§ **WORK INSTRUCTION 1**
In the Jason Wilcox text, which player did Wilcox chase down the wing after his knee ruptured?
§ **WORK INSTRUCTION 2**
Continue the Jason Wilcox text from its last sentence.

§ **SUPPLIED TEXT**
____________
90’s stalwart Jason Wilcox catching it on the sweet spot at Goodison Park back in 93/94. pic.twitter.com/nobbCyNAd2
— Football Faithful (@FootyFaithful_) May 3, 2020
For Wilcox, recovering in that Cambridge hospital, ensuring he could play on was the most pressing matter to contend with. With limited knowledge around recovery from this type of injury a quarter of a century ago, he feared the worst.
He still has a photograph of the moment he slumped to the Ewood Park turf and looked to the heavens. In agony rather than for inspiration.
“It felt like an explosion in my knee,” he recalls. “It was Arsenal at home towards the end of the season. My knee hadn’t felt right for the couple of weeks before that, but I played on. That was the night it ruptured.
“I tried to carry on, I chased Ray Parlour down the wing for about 15 yards but had to hobble down the tunnel. I knew something was wrong. I was looking to the sky thinking ‘jesus, what is this?’ I don’t think anybody forgets that kind of pain.”
There would be a different kind as he watched on, helplessly, as his teammates sought to get over the finishing line before Man United.
Blackburn only needed to better United’s result on the final day and, despite losing 2-1 on Merseyside, Alex Ferguson’s side’s 1-1 draw away to West Ham United meant Blackburn were champions.
____________
§ **MATERIAL SUPPLIED**
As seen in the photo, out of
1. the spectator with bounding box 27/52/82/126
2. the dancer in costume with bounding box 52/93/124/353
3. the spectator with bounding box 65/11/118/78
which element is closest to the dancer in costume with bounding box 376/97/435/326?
____________
§ **TASK RESPONSE 1**
Ray Parlour

§ **TASK RESPONSE 2**
Wilcox, now Academy Director for Manchester City, grew up worshipping Liverpool. A child of the 70s and 80s in northern England, it was not a difficult choice. “I was an arm chair fan but super passionate.
“My idols were Kenny Dalglish and Graeme Souness. So, for Kenny to be my first team manager, all I wanted to do was listen and learn from him. Then to win the league at Anfield, it was unreal. Unreal.
“When I was young all I wanted to do was play in the FA Cup final and play for Liverpool. That was my ambition. When you turn professional you realise it’s a business. All that romance gets taken away.
“I almost stopped being a fan. It became a job and a profession. I admire what Liverpool have done and are doing now, but it’s a business and that’s the way I viewed it.”
Despite his inner demons, Wilcox still made sure to be at Anfield on that faithful day. With crutches by his side and his leg in a brace, his wife dropped him off and collected him afterwards.
“I still wanted to be fully immersed in what was happening, that was important for me,” Wilcox explains.
“It was tough, I was going through my own personal turmoil wondering if I would ever play again but you learn to put a difference face on around the lads to stay positive.
“I always joking and nobody inside knew what was going on inside. That is tiring in itself, putting on a brave front.”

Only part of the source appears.